Frank Riedel
Von der Sehnsucht nach ruhigeren Zeiten
27.02.2025
Was erwartet mich heute wohl wieder in den Nachrichten? Mit einem etwas bangen Gefühl öffne ich inzwischen am Morgen die App meiner Tageszeitung, um mich über das aktuelle Weltgeschehen zu informieren. Kaum ein Tag, an dem nicht irgendein „Aufreger“, ein polarisierendes Thema oder eine Skurrilität auf uns wartet. Was macht das mit uns? Ständig werden Emotionen angesprochen und aufgewühlt. Stumpft man da nicht irgendwann ab?
Ich spüre in mir und auch in vielen Gesprächen nach der erfolgten Bundestagswahl den Wunsch zu einer Rückkehr zu mehr Sachlichkeit. Nach einem kurzen, aber intensiven Wahlkampf mit all den Zuspitzungen und Auseinandersetzungen der letzten Wochen dürfte jetzt mal eine ruhigere Zeit anbrechen, die von der Suche nach gemeinsamen Perspektiven und Lösungsansätzen geprägt ist. So zumindest die Hoffnung.
Aber nicht nur zwischen den Parteien mit ihren je eigenen Positionierungen braucht es jetzt ein Umdenken hin zu Dialog und Kompromissbereitschaft, um gemeinsame Perspektiven zu entwickeln, wie die Herausforderungen unserer Zeit beherzt angegangen werden können.

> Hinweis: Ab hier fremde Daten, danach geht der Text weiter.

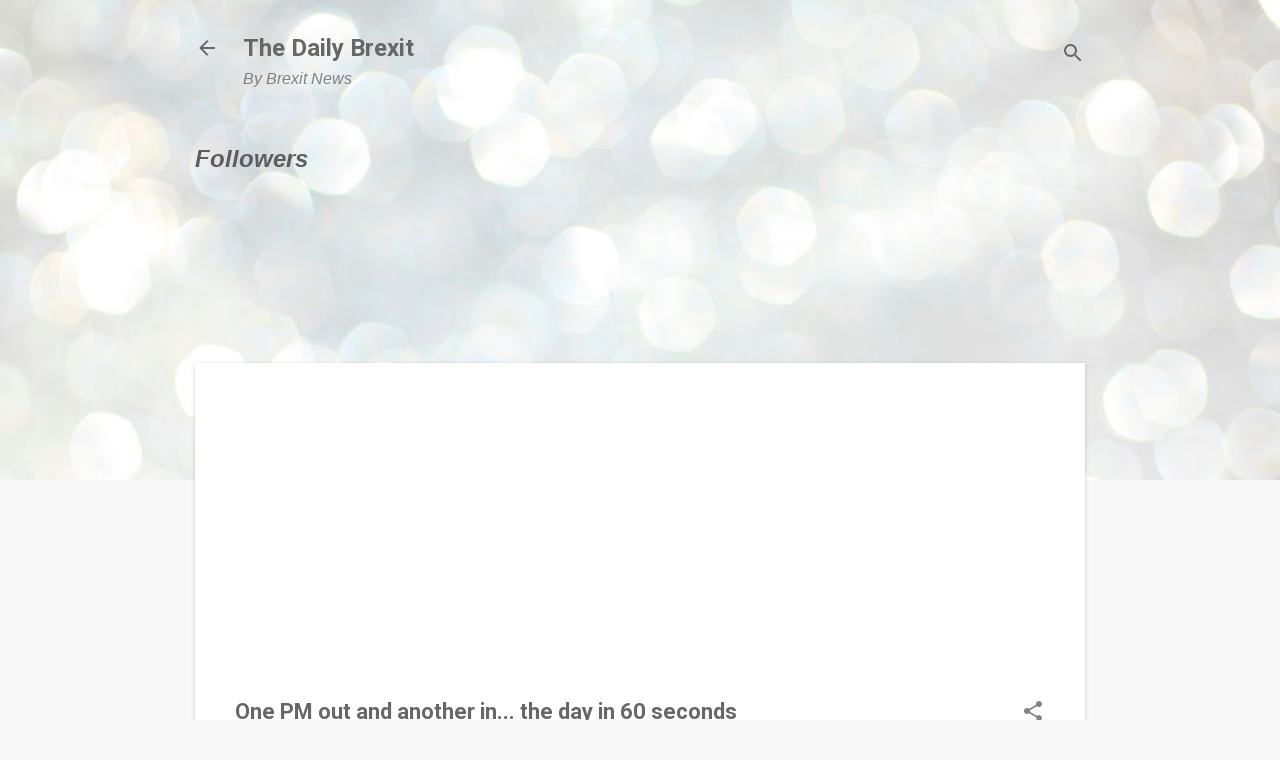

--- FILE ---
content_type: text/html; charset=UTF-8
request_url: https://www.brexitnews.tv/b/stats?style=BLACK_TRANSPARENT&timeRange=ALL_TIME&token=APq4FmA5wkEVu2FBtWDs-JpNv60ZyrkGd4CJICfUrzOkCTYAsjaq-2c490FS_pqm-kZTaMCw_C3hrpX6x5hLoT06dddasMZ0Ww
body_size: 51
content:
{"total":14402278,"sparklineOptions":{"backgroundColor":{"fillOpacity":0.1,"fill":"#000000"},"series":[{"areaOpacity":0.3,"color":"#202020"}]},"sparklineData":[[0,41],[1,48],[2,53],[3,50],[4,44],[5,34],[6,51],[7,79],[8,76],[9,64],[10,54],[11,38],[12,39],[13,61],[14,57],[15,59],[16,77],[17,30],[18,31],[19,45],[20,59],[21,62],[22,67],[23,64],[24,64],[25,83],[26,100],[27,98],[28,68],[29,28]],"nextTickMs":27480}

--- FILE ---
content_type: text/html; charset=utf-8
request_url: https://www.google.com/recaptcha/api2/aframe
body_size: 267
content:
<!DOCTYPE HTML><html><head><meta http-equiv="content-type" content="text/html; charset=UTF-8"></head><body><script nonce="5dIJjbPwJ9K0hWpcpk3rrQ">/** Anti-fraud and anti-abuse applications only. See google.com/recaptcha */ try{var clients={'sodar':'https://pagead2.googlesyndication.com/pagead/sodar?'};window.addEventListener("message",function(a){try{if(a.source===window.parent){var b=JSON.parse(a.data);var c=clients[b['id']];if(c){var d=document.createElement('img');d.src=c+b['params']+'&rc='+(localStorage.getItem("rc::a")?sessionStorage.getItem("rc::b"):"");window.document.body.appendChild(d);sessionStorage.setItem("rc::e",parseInt(sessionStorage.getItem("rc::e")||0)+1);localStorage.setItem("rc::h",'1768997425289');}}}catch(b){}});window.parent.postMessage("_grecaptcha_ready", "*");}catch(b){}</script></body></html>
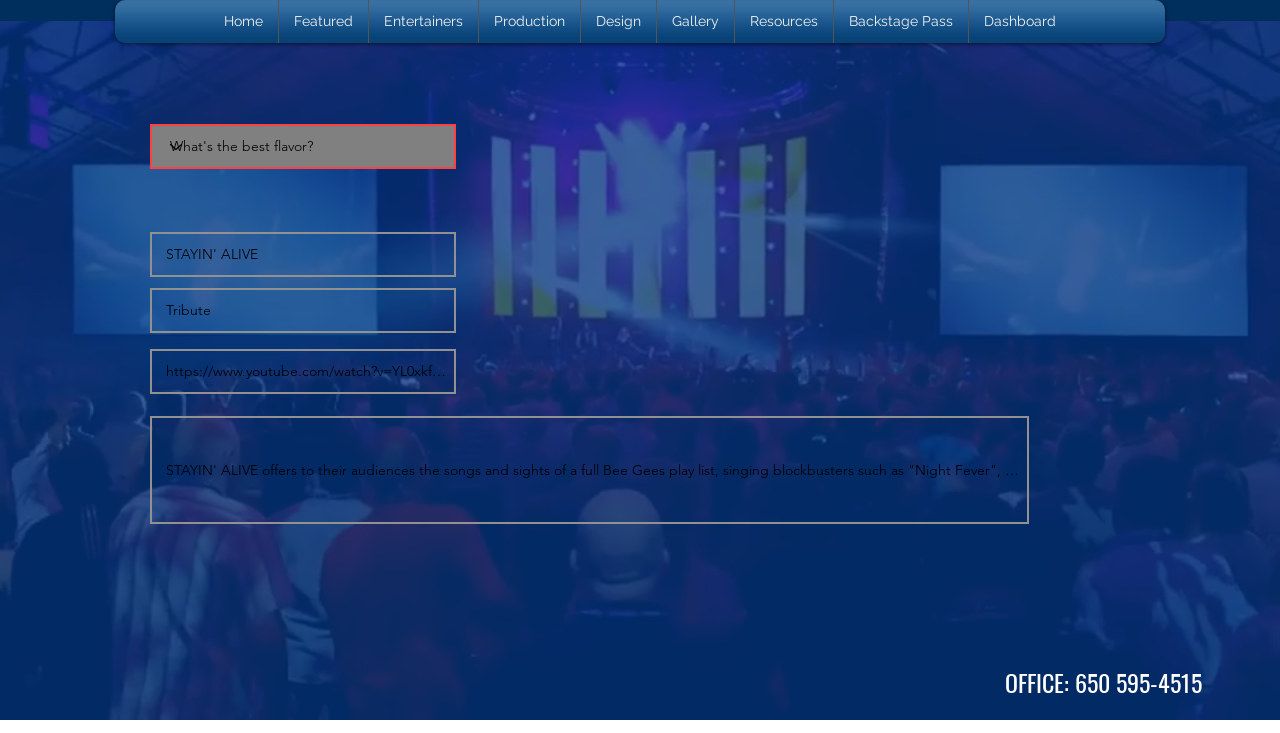

--- FILE ---
content_type: application/javascript
request_url: https://prism.app-us1.com/?a=1001094758&u=https%3A%2F%2Fwww.aec.live%2Fnational-genres%2Fduran-duran
body_size: 119
content:
window.visitorGlobalObject=window.visitorGlobalObject||window.prismGlobalObject;window.visitorGlobalObject.setVisitorId('c0882360-f229-41e8-a9d4-d011a08e3c53', '1001094758');window.visitorGlobalObject.setWhitelistedServices('', '1001094758');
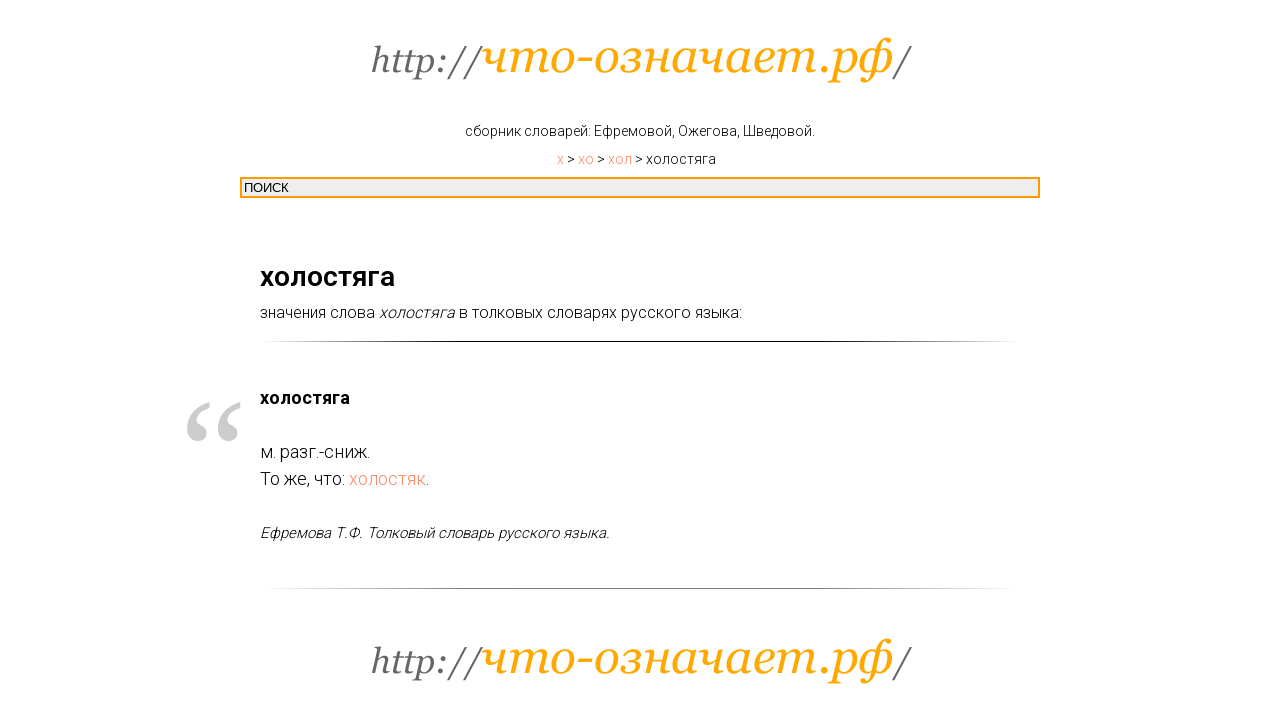

--- FILE ---
content_type: text/css
request_url: https://xn----8sbauh0beb7ai9bh.xn--p1ai/files/grid-3.0.min.css
body_size: 4112
content:
.t-clear,.t-container:after,.t-container_100:after,.t-container_10:after,.t-container_8:after{clear:both}*,:after,:before{-webkit-box-sizing:content-box;-moz-box-sizing:content-box;box-sizing:content-box}a,b,blockquote,center,code,div,h1,h2,h3,h4,h5,h6,i,img,p,pre,span,table,td,th,tr,u,video{margin:0;padding:0;border:0}.t-row{margin:0}.t-container,.t-container_10,.t-container_8{margin-left:auto;margin-right:auto;padding:0;width:100%}.t-container{max-width:1200px}.t-container.flexx,.t-container_flex{display:-webkit-box;display:-moz-box;display:-ms-flexbox;display:-webkit-flex;display:flex}.t-container_100{width:100%;padding:0}.t-container_10{max-width:1000px}.t-container_8{max-width:800px}.t-container:after,.t-container:before,.t-container_100:after,.t-container_100:before,.t-container_10:after,.t-container_10:before,.t-container_8:after,.t-container_8:before{display:table;content:" "}.t-col{display:inline;float:left;margin-left:20px;margin-right:20px;width:100%}.t-col.flexx,.t-col_flex{align-items:stretch;height:inherit;margin-top:auto;margin-bottom:auto}.t-col_1{max-width:60px}.t-col_2{max-width:160px}.t-col_3{max-width:260px}.t-col_4{max-width:360px}.t-col_5{max-width:460px}.t-col_6{max-width:560px}.t-col_7{max-width:660px}.t-col_8{max-width:760px}.t-col_9{max-width:860px}.t-col_10{max-width:960px}.t-col_11{max-width:1060px}.t-col_12{max-width:1160px}.t-col_100{max-width:100vw}.t-prefix_1{padding-left:100px}.t-prefix_2{padding-left:200px}.t-prefix_3{padding-left:300px}.t-prefix_4{padding-left:400px}.t-prefix_5{padding-left:500px}.t-prefix_6{padding-left:600px}.t-prefix_7{padding-left:700px}.t-prefix_8{padding-left:800px}.t-prefix_9{padding-left:900px}.t-prefix_10{padding-left:1000px}.t-prefix_11{padding-left:1100px}.t-prefix_12{padding-left:1200px}.t-width{width:100%}.t-width_1{max-width:60px}.t-width_2{max-width:160px}.t-width_3{max-width:260px}.t-width_4{max-width:360px}.t-width_5{max-width:460px}.t-width_6{max-width:560px}.t-width_7{max-width:660px}.t-width_8{max-width:760px}.t-width_9{max-width:860px}.t-width_10{max-width:960px}.t-width_11{max-width:1060px}.t-width_12{max-width:1160px}.t-width_100{max-width:100%}.t-cell{display:table-cell;vertical-align:middle;height:100%;margin-left:0;margin-right:0}.t-cell_25{width:25vw}.t-cell_33{width:33.3333333vw}.t-cell_50{width:50vw}.t-cell_100{width:100vw}@media screen and (max-width:1200px){.t-container{max-width:960px;padding:0}.t-container_10{max-width:780px}.t-container_8{max-width:640px}.t-col{display:inline;float:left;margin-left:10px;margin-right:10px;width:100%}.t-col_1{max-width:60px}.t-col_2{max-width:140px}.t-col_3{max-width:220px}.t-col_4{max-width:300px}.t-col_5{max-width:380px}.t-col_6{max-width:460px}.t-col_7{max-width:540px}.t-col_8{max-width:620px}.t-col_9{max-width:700px}.t-col_10{max-width:780px}.t-col_11{max-width:860px}.t-col_12{max-width:940px}.t-prefix_1{padding-left:80px}.t-prefix_2{padding-left:160px}.t-prefix_3{padding-left:240px}.t-prefix_4{padding-left:320px}.t-prefix_5{padding-left:400px}.t-prefix_6{padding-left:480px}.t-prefix_7{padding-left:560px}.t-prefix_8{padding-left:640px}.t-prefix_9{padding-left:720px}.t-prefix_10{padding-left:800px}.t-prefix_11{padding-left:880px}.t-prefix_12{padding-left:960px}.t-width_1{max-width:60px}.t-width_2{max-width:140px}.t-width_3{max-width:220px}.t-width_4{max-width:300px}.t-width_5{max-width:380px}.t-width_6{max-width:460px}.t-width_7{max-width:540px}.t-width_8{max-width:620px}.t-width_9{max-width:700px}.t-width_10{max-width:780px}.t-width_11{max-width:860px}.t-width_12{max-width:940px}.t-width_100{max-width:100%}}@media screen and (max-width:960px){.t-col,.t-container.flexx,.t-container_flex{display:block}.t-container{max-width:640px}.t-col,.t-col_1,.t-col_10,.t-col_11,.t-col_12,.t-col_2,.t-col_3,.t-col_4,.t-col_5,.t-col_6,.t-col_7,.t-col_8,.t-col_9{width:100%;max-width:100%}.t-col{float:none;padding-left:20px;padding-right:20px;margin:0;box-sizing:border-box}.t-prefix_1,.t-prefix_10,.t-prefix_11,.t-prefix_12,.t-prefix_2,.t-prefix_3,.t-prefix_4,.t-prefix_5,.t-prefix_6,.t-prefix_7,.t-prefix_8,.t-prefix_9{padding-left:none}}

Auch sonst in der Gesellschaft gilt es, mit Realismus manche Risse anzuschauen, die entstanden sind. Was kann uns mit unseren unterschiedlichen Überzeugungen, Hoffnungen und Perspektiven wieder mehr zusammenzuführen? Wer trägt dazu bei, dass wir mit mehr Verständnis auf die Bedürfnisse blicken, die hinter den teils gegensätzlichen Einstellungen stehen?
„Kehrt um!“ Diesen Aufruf werden wir in der bevorstehenden Fastenzeit wieder hören. Es ist der Aufruf Jesu zu einem Um-Denken, ja mehr noch: zu einer neuen Ausrichtung des ganzen Menschen. „Kehrt um, denn das Himmelreich ist nahe!“ (Matthäus 3,2)
Ja, es wäre an der Zeit umzudenken und sich bewusst zu machen, dass es, anders als in der Fiktion von Filmen und Romanen, im realen Leben zur Lösung von Problemen und Herausforderungen anstelle von einsamen Helden ein gemeinsames Gestalten und Zupacken braucht. Die Grundlage dafür wäre freilich die Fähigkeit, aus der schnellen Dynamik von Reiz und Reaktion herauszutreten und mit Bedacht zu reflektierten Antworten zu kommen.
Mit Blick auf die internationale Bühne, aber auch auf manche Tendenzen hier bei uns bleiben Zweifel, ob uns wirklich eine ruhigere, weniger aufgewühlte Zeit bevorsteht. Aber bei all dem, worauf wir keinen Einfluss haben, kommt es doch auch darauf an, wie wir uns innerlich dazu einstellen. So kommt es auch auf jeden von uns an, wenn es darum geht, zu einer größeren Gelassenheit und Sachlichkeit zurückzufinden, um bei allem, was auf uns einströmt, weder der Versuchung zu erliegen, uns emotional ständig aufpeitschen zu lassen, noch innerlich abzustumpfen. Es ist Zeit zur Umkehr – Zeit neu zu denken.